Menopausal skincare can offer a real service by pulling all this together in one package. Take Prai x M&S’S Menoglow range, which focuses on collagengenerating peptides and anti-inflammatory centella asiatica with skin-healing essential lipids. Or
Veneffect, whose formulations are built around peptides and phytoestrogens (substances found in plants that can replicate the effects of oestrogen), along with plant molecules proven to encourage renewed production of collagen and elastin without irritation. Meanwhile, the White Pine Meno-reverse range from Korres uses the antioxidant white pine bark extract, which firms up skin without irritation.

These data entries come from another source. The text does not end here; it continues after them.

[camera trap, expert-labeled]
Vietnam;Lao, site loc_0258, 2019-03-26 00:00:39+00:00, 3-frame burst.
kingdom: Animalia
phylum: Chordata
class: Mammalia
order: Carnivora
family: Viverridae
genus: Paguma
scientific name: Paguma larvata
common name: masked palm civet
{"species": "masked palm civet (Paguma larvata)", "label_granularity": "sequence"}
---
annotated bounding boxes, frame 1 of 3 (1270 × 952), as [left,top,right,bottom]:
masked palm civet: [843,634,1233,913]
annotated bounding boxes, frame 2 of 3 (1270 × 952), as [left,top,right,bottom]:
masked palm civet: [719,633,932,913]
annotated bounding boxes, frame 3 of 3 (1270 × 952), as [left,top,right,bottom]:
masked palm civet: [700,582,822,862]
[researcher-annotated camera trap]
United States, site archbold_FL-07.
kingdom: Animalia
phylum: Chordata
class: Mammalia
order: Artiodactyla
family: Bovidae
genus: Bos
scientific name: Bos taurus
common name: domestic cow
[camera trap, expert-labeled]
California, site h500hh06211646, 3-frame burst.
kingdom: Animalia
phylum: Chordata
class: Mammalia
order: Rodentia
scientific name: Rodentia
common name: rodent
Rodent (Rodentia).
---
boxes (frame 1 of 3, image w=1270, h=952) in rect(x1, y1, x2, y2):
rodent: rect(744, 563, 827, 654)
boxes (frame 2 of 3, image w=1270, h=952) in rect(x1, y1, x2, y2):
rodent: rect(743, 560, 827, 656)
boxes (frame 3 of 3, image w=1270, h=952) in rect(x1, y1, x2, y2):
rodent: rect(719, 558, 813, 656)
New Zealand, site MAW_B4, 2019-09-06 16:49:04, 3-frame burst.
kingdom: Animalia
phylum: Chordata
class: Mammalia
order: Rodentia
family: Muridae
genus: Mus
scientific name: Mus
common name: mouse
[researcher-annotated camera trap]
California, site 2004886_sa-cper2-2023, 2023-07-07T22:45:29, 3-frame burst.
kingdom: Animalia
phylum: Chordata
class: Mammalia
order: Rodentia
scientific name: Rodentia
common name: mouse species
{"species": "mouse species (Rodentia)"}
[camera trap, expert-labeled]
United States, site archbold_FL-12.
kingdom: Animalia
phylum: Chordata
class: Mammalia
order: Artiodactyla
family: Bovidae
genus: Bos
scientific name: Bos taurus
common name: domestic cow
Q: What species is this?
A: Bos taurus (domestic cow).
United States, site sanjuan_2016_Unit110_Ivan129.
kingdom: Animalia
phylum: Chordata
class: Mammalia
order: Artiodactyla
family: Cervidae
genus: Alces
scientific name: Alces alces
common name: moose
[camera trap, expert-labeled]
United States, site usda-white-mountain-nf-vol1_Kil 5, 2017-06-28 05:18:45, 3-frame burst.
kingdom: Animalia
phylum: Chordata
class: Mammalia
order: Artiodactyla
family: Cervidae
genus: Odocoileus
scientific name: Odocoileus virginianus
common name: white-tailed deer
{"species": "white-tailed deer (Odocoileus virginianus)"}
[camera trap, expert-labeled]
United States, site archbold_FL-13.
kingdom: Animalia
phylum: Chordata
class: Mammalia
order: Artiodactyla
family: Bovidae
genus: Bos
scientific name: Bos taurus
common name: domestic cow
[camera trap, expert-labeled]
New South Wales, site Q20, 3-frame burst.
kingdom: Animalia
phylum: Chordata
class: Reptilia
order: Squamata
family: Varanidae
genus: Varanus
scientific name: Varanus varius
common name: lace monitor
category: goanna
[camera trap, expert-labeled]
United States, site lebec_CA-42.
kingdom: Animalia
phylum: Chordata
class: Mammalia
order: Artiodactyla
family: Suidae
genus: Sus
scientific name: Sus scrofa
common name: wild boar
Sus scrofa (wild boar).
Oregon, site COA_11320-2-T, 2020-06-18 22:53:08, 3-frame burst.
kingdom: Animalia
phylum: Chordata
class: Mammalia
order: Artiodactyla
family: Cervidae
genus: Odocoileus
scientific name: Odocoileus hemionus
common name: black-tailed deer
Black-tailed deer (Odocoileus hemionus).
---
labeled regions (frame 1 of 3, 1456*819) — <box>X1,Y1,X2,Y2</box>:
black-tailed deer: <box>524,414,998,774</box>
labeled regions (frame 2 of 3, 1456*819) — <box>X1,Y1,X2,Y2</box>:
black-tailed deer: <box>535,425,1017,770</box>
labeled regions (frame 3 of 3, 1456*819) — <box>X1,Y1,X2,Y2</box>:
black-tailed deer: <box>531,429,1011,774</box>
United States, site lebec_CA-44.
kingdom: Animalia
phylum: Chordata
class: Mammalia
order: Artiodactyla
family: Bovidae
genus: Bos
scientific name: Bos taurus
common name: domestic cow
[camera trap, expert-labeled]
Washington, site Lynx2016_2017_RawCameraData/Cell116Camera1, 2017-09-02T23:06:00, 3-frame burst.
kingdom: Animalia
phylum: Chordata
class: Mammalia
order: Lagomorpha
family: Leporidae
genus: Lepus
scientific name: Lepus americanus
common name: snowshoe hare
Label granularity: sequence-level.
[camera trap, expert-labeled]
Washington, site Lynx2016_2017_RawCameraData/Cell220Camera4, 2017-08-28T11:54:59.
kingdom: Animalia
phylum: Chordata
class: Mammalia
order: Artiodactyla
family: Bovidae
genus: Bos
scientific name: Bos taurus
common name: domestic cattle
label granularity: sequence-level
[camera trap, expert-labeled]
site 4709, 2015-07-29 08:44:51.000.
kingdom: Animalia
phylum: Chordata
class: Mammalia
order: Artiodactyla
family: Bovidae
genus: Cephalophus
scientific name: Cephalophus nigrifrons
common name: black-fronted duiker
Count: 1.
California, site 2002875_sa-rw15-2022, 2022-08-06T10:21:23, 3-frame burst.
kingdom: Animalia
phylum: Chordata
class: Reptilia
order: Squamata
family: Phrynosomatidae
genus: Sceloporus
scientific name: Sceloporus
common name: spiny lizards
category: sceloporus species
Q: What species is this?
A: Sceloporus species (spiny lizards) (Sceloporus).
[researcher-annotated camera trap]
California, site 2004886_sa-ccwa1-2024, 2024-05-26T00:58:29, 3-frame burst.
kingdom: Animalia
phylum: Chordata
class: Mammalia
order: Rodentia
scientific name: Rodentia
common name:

And yet, like the ‘clean beauty’ trend that came before, the booming popularity of the category means that among the products that offer genuine results will be others that don’t. Take ‘cooling mists’, which you’ll find in multiple menopause ranges to ease hot flushes via minty essential oils and, less desirably, stonking levels of alcohol. ‘These kinds of ingredients increase the chances of sensitising skin, as do any products that are highly fragranced,’ says dermatologist Dr Emma Wedgeworth, who suggests keeping your usual moisturiser in the fridge for cooling without the chemicals. As for menopausefocused moisturisers promising to tackle sagging and dullness? ‘Hydration is important in menopausal skin, but it’ll do nothing to offset the loss of glow and elasticity,’ say Dr Rebecca Booth, Veneffects co-founder. ‘Without ingredients proven to restore the compounds that are dependent on high oestrogen levels (elastin, collagen and hyaluronic acid), you simply won’t get long-term results.’ Her advice? Invest in evidence-based actives (see over the page for our expertled guide) and give the face oils, butters and serums that don’t feature them a wide berth.